パ首位を快走するソフトバンクは29日のオリックス戦(京セラドーム)に3―4で競り負けた。2位・西武が勝ったため優勝マジックは「20」のまま足踏み。守備のほころびが痛かった。

 堅守を誇るチームに似つかわしくないシーンが散見されたのは3回。先発・大津が連打を浴び、山本祐の一塁への悪送球も重なって無死二、三塁のピンチを背負う。それでも右腕は宗を三邪飛、来田を空振り三振に斬って二死までこぎつける。だが、太田の三ゴロを三塁手・栗原が一塁へ痛恨の悪送球。二走もかえって2点を失った。

3回に味方のミスで先制点を許し、思わず声が出てしまうソフトバンク・大津亮介
3回に味方のミスで先制点を許し、思わず声が出てしまうソフトバンク・大津亮介

 ここで踏ん張りたかった大津はその後、紅林と山中にも適時打を浴びて自責0ながら4失点。打線が中盤以降に反撃して1点差まで詰め寄ったが、あと一歩及ばなかった。

 試合後、小久保裕紀監督(54)は「結果的にではなく、あれ(3回の守りのミス)がすべて。誰でもミスはあるし、全力プレーでのミスはしょうがない。でも、僕は(栗原がワンバウンドで投げるかどうか)一瞬迷いが見えた。

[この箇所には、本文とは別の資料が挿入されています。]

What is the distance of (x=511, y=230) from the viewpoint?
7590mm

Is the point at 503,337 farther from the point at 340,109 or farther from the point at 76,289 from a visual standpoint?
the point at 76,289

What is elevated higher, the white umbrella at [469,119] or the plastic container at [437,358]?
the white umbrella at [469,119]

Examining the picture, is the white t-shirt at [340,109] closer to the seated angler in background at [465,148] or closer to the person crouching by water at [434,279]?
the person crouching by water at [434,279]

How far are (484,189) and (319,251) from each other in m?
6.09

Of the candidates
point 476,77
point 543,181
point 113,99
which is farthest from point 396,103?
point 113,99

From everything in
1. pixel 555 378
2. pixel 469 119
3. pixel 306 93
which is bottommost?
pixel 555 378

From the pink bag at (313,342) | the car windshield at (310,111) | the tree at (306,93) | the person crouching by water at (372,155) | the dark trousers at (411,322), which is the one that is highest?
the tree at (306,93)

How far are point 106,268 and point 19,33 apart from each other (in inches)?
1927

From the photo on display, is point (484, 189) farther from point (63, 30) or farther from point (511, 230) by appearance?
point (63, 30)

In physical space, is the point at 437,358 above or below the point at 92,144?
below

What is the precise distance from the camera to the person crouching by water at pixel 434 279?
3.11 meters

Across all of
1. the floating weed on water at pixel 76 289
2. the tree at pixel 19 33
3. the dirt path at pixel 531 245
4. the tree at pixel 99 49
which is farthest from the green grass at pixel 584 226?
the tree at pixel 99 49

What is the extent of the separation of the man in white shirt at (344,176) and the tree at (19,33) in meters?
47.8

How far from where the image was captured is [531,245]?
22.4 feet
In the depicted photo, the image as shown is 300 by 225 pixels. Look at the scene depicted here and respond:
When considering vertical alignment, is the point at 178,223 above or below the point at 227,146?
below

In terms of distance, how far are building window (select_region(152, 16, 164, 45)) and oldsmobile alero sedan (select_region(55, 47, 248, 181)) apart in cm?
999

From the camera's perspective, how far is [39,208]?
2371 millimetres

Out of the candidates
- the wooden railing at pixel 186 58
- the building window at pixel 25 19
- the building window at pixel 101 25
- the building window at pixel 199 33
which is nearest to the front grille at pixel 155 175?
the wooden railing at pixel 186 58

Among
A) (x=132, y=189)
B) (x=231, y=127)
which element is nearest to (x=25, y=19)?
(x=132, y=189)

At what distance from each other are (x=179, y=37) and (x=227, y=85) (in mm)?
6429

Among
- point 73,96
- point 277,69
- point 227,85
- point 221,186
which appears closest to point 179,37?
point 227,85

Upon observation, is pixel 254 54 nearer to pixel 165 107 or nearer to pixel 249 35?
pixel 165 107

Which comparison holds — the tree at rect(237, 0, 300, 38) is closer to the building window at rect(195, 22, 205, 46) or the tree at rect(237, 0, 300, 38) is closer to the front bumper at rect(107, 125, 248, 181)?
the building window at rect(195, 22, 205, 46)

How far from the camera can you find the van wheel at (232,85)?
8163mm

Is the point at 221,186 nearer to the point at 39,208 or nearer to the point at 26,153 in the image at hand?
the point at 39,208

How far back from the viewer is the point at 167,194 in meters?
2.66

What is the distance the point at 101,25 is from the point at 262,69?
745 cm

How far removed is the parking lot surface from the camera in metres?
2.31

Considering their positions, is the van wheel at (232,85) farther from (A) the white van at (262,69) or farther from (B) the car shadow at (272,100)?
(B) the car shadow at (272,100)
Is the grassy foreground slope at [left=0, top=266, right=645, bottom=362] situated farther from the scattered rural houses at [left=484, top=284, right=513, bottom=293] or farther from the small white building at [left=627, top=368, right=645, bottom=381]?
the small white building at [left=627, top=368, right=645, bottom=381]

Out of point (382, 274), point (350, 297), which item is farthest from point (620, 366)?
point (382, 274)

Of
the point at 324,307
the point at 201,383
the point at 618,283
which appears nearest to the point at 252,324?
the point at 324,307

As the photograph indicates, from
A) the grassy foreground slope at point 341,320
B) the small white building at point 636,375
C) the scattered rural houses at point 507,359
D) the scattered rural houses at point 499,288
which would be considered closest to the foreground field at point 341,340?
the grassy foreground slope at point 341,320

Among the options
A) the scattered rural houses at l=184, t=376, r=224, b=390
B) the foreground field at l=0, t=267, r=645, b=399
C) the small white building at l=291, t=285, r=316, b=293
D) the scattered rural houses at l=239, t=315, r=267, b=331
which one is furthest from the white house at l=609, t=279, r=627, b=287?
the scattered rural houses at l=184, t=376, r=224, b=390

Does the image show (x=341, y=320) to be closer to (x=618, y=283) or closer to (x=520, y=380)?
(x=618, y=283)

自分の中で準備ができていたのか。(山本)祐大のミスの後、内野を下げて1点は覚悟というところで、大津が内野ゴロも打たせない投球をしていた。そこで準備ができていたのか。迷ったように思えた。そこは準備だと思うんですよ」と振り返った上で「だから僕は今日、大津に謝りました。申し訳ないと」と明かし、自慢の堅守が崩れての敗戦に悔しさをにじませた。

 らしくない戦いで、今季のオリックス戦は通算9勝10敗となり、再び黒星先行。30日のカード3戦目でしっかり仕切り直したいところだ。